Dorothy los llevó adentro de la casa y los dejó sobre la mesa. Después, volvió a salir y les dijo:

–Estoy ansiosa por volver con mis tíos, porque seguro que están preocupados por mí. ¿Podrían ayudarme a hacerlo?

Los Munchkins y la Bruja se miraron unos a otros, luego a Dorothy, y negaron con la cabeza.

–Hacia el Este, no muy lejos de aquí –dijo uno–, hay un gran desierto que nadie pudo cruzar.

–Lo mismo pasa al Sur –dijo otro–, porque yo estuve allí y lo vi. En el Sur, está la Comarca de los Quadlings.

–A mí me dijeron que es igual en el Oeste –agregó el tercero–. En esa Tierra viven los Winkies, gobernados por la Bruja Malvada del Occidente. Y si pasaras por allí, ella te convertiría en su esclava.

–El Norte es mi hogar y limita con el mismo desierto que rodea el País de Oz. Mucho me temo, querida, que tendrás que vivir con nosotros –concluyó la ancianita.

Al oírla, Dorothy se puso a llorar, porque se sentía sola entre esa gente extraña. Sus lágrimas entristecieron a los amables Munchkins quienes, de inmediato, sacaron sus pañuelos y también lloraron. Entonces, la Bruja del Norte se quitó el sombrero cónico y, haciendo equilibrio, colocó la punta en la punta de su nariz. Contó: “Uno, dos, tres”. Al instante, el sombrero se transformó en una pizarra que tenía una frase escrita con tiza blanca y letras grandes:


La ancianita se quitó la pizarra de la nariz, leyó las palabras y le preguntó:

–¿Te llamas Dorothy, querida?

–Sí –contestó la niña, levantando los ojos y secándose las lágrimas.
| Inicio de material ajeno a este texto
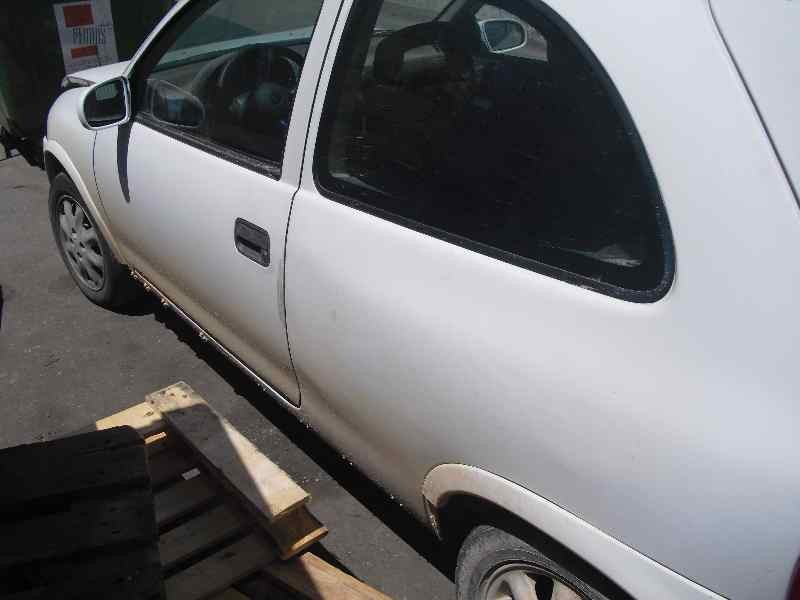 opel corsa b del año 1995
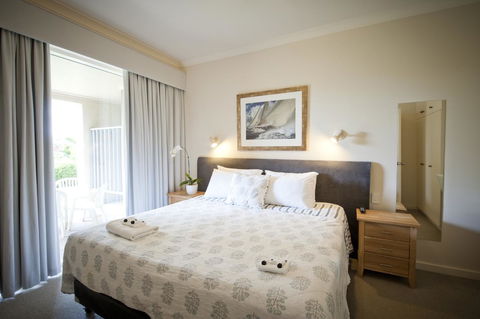 The Bluff Resort Apartments - Accommodation Georgetown 36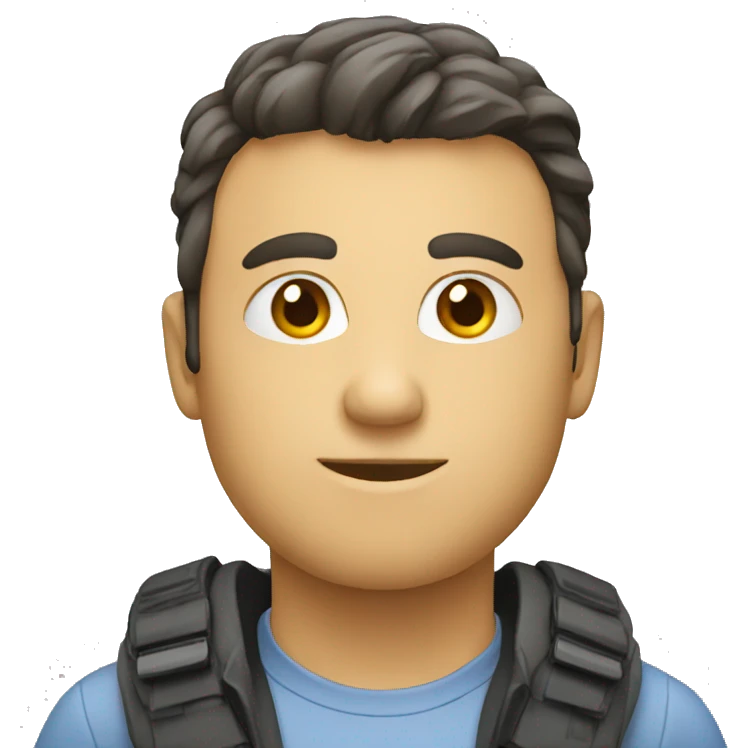 coding emoji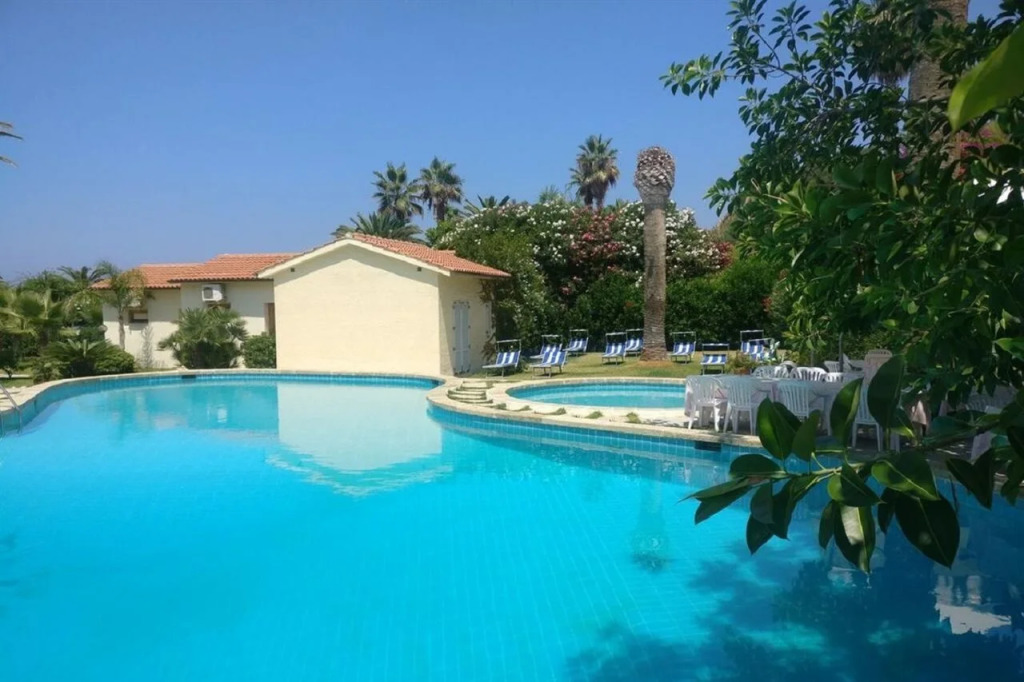 Hotel Club Torre Marino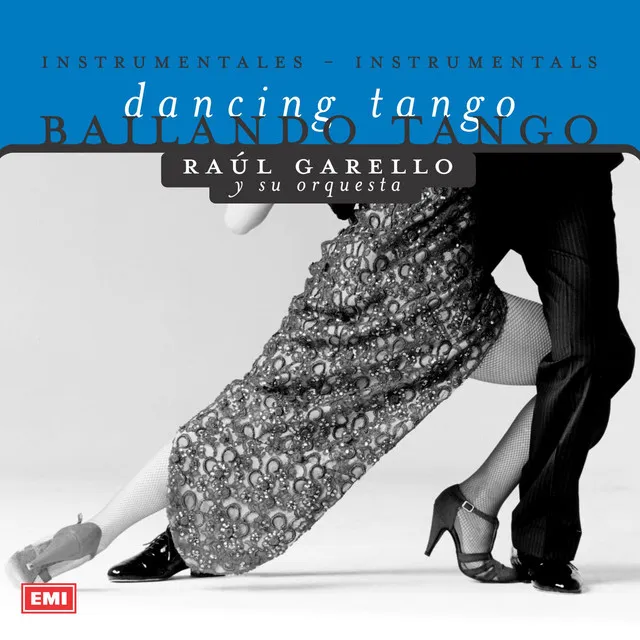 Bailando Tango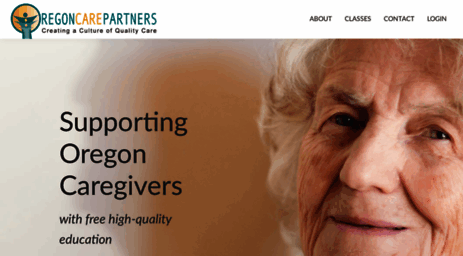 oregoncarepartners.com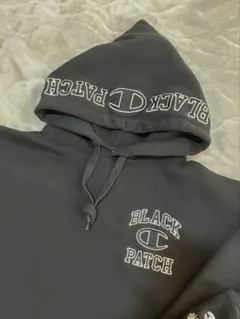 2025年最新】black eye patch チャンピオンの人気アイテム - メルカリ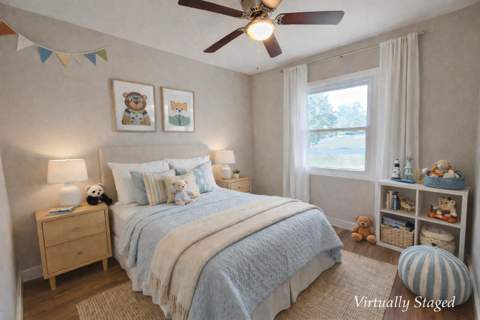 1803 Ivan Drive, Tallahassee FL - photo 16 of 17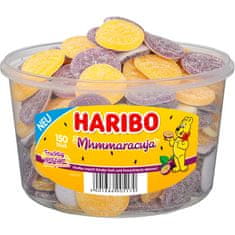 Haribo Haribo Mhmmaracuja - želé bonbony s příchutí maracuji 1200g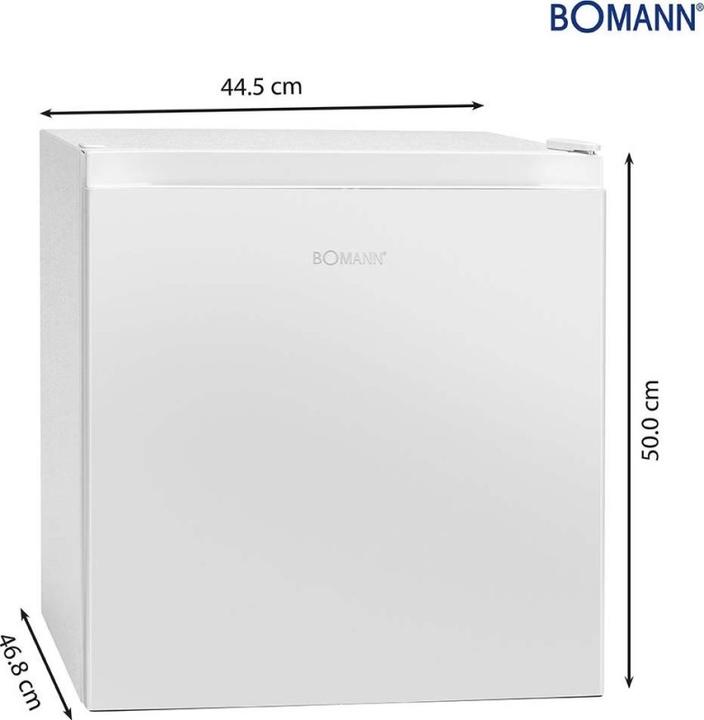 Produktbild Bomann Kühlbox (45 l)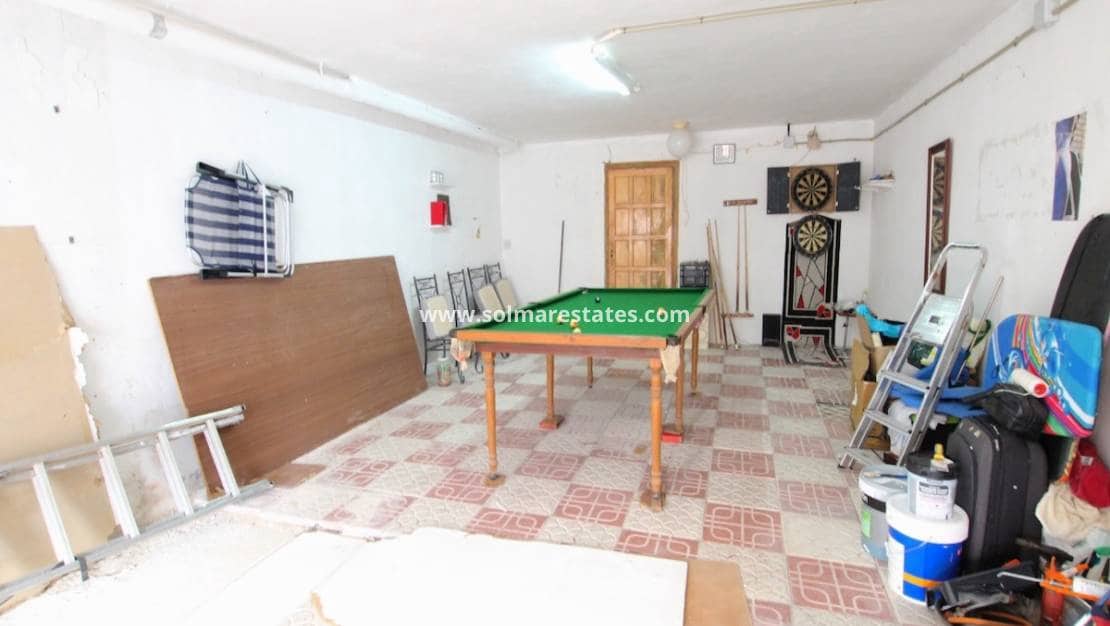 2 soveværelse Byhus til salg i Ciudad Quesada - € 165.000 (Ref: 9616818)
–Entonces, debes ir a la Ciudad Esmeralda. Quizás Oz te ayude.

–¿Dónde está esa ciudad? –preguntó Dorothy.

–Justo en el centro del país y la gobierna Oz, el Gran Mago del que te hablé.

–¿Es un buen hombre? –volvió a preguntar la niña, con ansiedad.

–Es un buen mago. Ahora, si es un hombre o no, no sé decirte, porque no lo he visto nunca.

–¿Y cómo llegaré allí? –quiso saber Dorothy.

–Tendrás que caminar. Es un largo viaje por un país que tiene cosas agradables y otras, terribles. Sin embargo, emplearé todas mis artes mágicas para protegerte de los peligros.

–¿Usted no vendrá conmigo? –suplicó la niña, que había empezado a considerar a la ancianita como su única amiga.

–No, no puedo hacerlo. Pero te daré mi beso, y nadie se atreve a lastimar a quien ha recibido el beso de la Bruja del Norte –la consoló. Después, se acercó a ella y la besó suavemente en la frente.

Cuando sus labios tocaron a la nena, le dejaron una marca redonda y brillante, algo que Dorothy descubriría más adelante.

–El camino a la Ciudad Esmeralda está pavimentado con ladrillos amarillos –continuó la Bruja–, así que no puedes perderte. Cuando estés frente a Oz, no le tengas miedo. Cuéntale tu historia y pídele que te ayude. ¡Adiós, querida mía!

Los Munchkins le hicieron una profunda reverencia, le desearon un viaje agradable y se fueron hacia los árboles. La Bruja la saludó con una pequeña inclinación de cabeza, giró tres veces sobre su talón izquierdo y, al instante, desapareció. Esto sorprendió al pequeño Toto, que empezó a ladrar con fuerza, ahora que ella se había ido pues, en su presencia, ni siquiera se había atrevido a gruñir.

Pero Dorothy no se sorprendió en lo más mínimo, porque sabía que la ancianita era una bruja y que las brujas desaparecen de esa forma.